• Provided text:
'''

Robert McClelland has been Australia’s Attorney-General for 18 months: how does he think he’s going? Here, first hand, is a summary of his and the Rudd Government’s achievements, from his perspective.
Speech by Attorney-General Robert McClelland
‘Creating a Just and Secure Society’: 18 months in office
Monday 29 June 2009, to his ALP electorate conference (slightly edited)
The Attorney-General’s Department is entrusted with a number of important functions. It is the primary agency for national security issues, and alos primary custodian for our system of democracy, the rule of law and human rights.
The motto of the A-G’s is “creating a just and secure society”. Our work over the last 18 months has been loyal to that goal. Two days after my swearing-in as Attorney-General, a radio journalist introduced me with this observation:
“National security, emergency management, native title and family law. These are just some of the legal knots crowding the in-tray of new Federal Attorney-General Robert McClelland.”
Not surprisingly, the in-tray hasn’t lightened since.
In those opening days of government we were looking to the future, beginning to implement what we wanted to achieve and honouring our election commitments to the Australian people. Today, the world is changing so rapidly, and global influences are so pervasive, that the law must be subject to continual review.
In terms of framework, there are two key questions:
- are our laws relevant to the times, and
- do they match the expectations of the community and Australia’s standing as a good international citizen?
Within that framework there are a number of key areas of practical work, including:
- National security;
- Organised crime;
- Emergency management;
- Access to justice;
- Family law;
- Human rights; and
- Native title.
First and foremost, I would like to deal with national security. There is no greater responsibility of government than to protect the safety and security of its citizens. My priority has been to ensure strong counter-terrorism laws that protect the community and that reflect the values and freedoms that are part of the Australian way of life.
Given that the threat of terrorism will unfortunately be with us for some time it is necessary to recalibrate our laws so that they can operate on a long term, sustainable basis. Engagement with and support from the community is essential.
In December 2008 I announced the government’s response to a number of outstanding reviews of national security legislation.
These reviews included:
- The Clarke Inquiry into the Mohamed Haneef case;
- The Parliamentary Joint Committee on Intelligence and Security, Review of Security and Counter-Terrorism Legislation;
- The Australian Law Reform Commission’s review of Australia’s sedition laws; and
- The Parliamentary Joint Committee on Intelligence and Security, Inquiry into the proscription of ‘terrorist organisations’ under the Australian Criminal Code.

'''

• Data records:
'''

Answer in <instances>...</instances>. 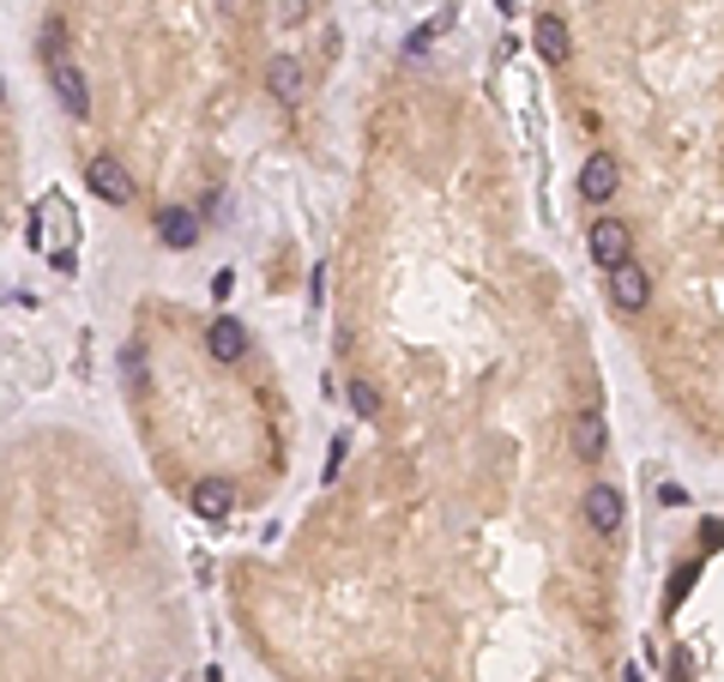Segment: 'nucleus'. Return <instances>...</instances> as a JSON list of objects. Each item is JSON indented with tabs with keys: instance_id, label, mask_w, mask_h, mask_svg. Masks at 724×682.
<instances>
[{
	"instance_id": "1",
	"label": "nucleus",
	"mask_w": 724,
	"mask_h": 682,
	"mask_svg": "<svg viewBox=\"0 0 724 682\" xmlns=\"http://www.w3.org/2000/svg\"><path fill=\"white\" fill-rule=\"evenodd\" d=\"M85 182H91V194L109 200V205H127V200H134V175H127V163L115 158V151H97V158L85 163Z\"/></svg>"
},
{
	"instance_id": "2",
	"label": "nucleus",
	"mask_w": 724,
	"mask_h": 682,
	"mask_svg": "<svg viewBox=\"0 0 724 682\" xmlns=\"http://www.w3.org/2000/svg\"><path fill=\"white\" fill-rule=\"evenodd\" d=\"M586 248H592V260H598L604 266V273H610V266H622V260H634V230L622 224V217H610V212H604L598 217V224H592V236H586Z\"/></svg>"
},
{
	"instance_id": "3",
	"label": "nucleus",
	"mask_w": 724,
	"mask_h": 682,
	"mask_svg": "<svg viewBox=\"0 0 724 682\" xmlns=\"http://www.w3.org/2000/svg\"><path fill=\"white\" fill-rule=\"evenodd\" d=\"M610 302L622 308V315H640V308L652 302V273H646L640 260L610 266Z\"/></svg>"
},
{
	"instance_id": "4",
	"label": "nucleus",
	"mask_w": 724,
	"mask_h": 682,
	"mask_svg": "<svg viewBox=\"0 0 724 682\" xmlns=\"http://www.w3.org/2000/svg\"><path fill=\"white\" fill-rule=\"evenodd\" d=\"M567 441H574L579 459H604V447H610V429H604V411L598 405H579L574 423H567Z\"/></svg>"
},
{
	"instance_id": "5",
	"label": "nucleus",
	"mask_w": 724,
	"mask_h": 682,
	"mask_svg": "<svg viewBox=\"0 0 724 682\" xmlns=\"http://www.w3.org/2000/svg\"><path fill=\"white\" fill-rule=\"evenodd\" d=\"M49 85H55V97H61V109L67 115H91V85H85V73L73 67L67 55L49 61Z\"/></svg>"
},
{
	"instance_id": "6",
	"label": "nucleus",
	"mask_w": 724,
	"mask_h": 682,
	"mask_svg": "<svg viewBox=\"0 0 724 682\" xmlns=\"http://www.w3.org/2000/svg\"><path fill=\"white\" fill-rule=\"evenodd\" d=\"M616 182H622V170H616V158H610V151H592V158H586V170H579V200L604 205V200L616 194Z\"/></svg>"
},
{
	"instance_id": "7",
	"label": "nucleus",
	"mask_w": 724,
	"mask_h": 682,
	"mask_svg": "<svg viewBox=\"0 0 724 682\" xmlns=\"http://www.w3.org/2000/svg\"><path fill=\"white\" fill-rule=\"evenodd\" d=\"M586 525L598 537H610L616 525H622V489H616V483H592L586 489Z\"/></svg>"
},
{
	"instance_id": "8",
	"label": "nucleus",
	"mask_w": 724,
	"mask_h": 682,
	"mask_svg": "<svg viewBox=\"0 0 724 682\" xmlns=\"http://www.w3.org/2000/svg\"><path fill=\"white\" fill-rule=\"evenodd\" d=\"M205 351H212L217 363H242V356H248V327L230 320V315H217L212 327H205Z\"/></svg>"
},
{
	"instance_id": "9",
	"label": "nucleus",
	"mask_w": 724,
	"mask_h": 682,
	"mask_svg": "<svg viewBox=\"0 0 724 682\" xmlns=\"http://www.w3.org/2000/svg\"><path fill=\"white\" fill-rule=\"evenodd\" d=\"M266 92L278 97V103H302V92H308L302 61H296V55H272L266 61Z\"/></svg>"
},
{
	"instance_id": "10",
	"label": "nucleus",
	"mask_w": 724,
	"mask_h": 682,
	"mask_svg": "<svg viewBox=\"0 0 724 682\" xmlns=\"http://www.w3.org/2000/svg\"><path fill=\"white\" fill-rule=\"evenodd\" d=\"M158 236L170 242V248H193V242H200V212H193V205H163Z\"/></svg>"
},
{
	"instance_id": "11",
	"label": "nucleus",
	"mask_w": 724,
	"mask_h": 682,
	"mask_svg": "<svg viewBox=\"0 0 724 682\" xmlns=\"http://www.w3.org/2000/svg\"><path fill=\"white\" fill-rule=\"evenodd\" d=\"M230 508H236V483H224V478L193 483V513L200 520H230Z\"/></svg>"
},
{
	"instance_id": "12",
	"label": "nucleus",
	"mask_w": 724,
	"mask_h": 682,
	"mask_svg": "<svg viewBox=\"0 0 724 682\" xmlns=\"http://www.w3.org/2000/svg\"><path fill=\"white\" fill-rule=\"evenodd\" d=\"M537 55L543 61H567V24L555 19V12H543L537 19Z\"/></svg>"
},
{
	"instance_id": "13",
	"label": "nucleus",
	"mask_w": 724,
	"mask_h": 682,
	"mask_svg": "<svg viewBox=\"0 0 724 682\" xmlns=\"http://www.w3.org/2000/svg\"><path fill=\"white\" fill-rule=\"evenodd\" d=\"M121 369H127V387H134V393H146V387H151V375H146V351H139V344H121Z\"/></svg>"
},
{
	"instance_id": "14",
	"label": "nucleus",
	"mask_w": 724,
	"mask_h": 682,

'''

• What to do:
Carry on the Attorney-General's speech about his first 18 months in office, starting after its last sentence. The records were taken from a different source than the speech.

• Exercise response:
The government supported all 10 of the recommendations made by the Clarke inquiry and most recommendations made by the other reports.
In summary, the Government has committed to:
- establishing a National Security Legislation Monitor to review the practical operation of Australia’s counter-terrorism legislation;
- establishing a Parliamentary Joint Committee on Law Enforcement to extend parliamentary oversight to the Australian Federal Police;
- extending the mandate of the Inspector-General of Intelligence and Security to enable it to cover other agencies such as the Australian Federal Police;
- reviewing the operation of Part 1C of the Crimes Act that allows for pre-charge detention, in light of the Clarke Inquiry; and
- enhancing law enforcement capabilities.
The government is committed to consulting and building public confidence in our counter terrorism and security laws and is preparing a discussion paper and exposure draft of the legislation for public release and comment this year.
Already, however, following the Street Review, the Australian Security Intelligence Organisation (ASIO), the Australian Federal Police (AFP) and the Commonwealth Director of Public Prosecutions have implemented key recommendations to enable greater interoperability between our law enforcement and intelligence agencies, including:
- new Counter-Terrorism Prosecution Guidelines to improve consultation and communication in investigations and prosecution of terrorist offences; and
- new Joint Operations Protocols between ASIO and the AFP, to provide regular and accountable exchange of national security information and ongoing high-level consultation on operations.
In addition, the Government is also moving to address emerging threats, including:
- developing strategies to counter violent extremism;
- implementing recommendations of the E-Security Review to address the growth in sophisticated online attacks; and
- ensuring our national security strategy addresses all hazards – both man-made and natural.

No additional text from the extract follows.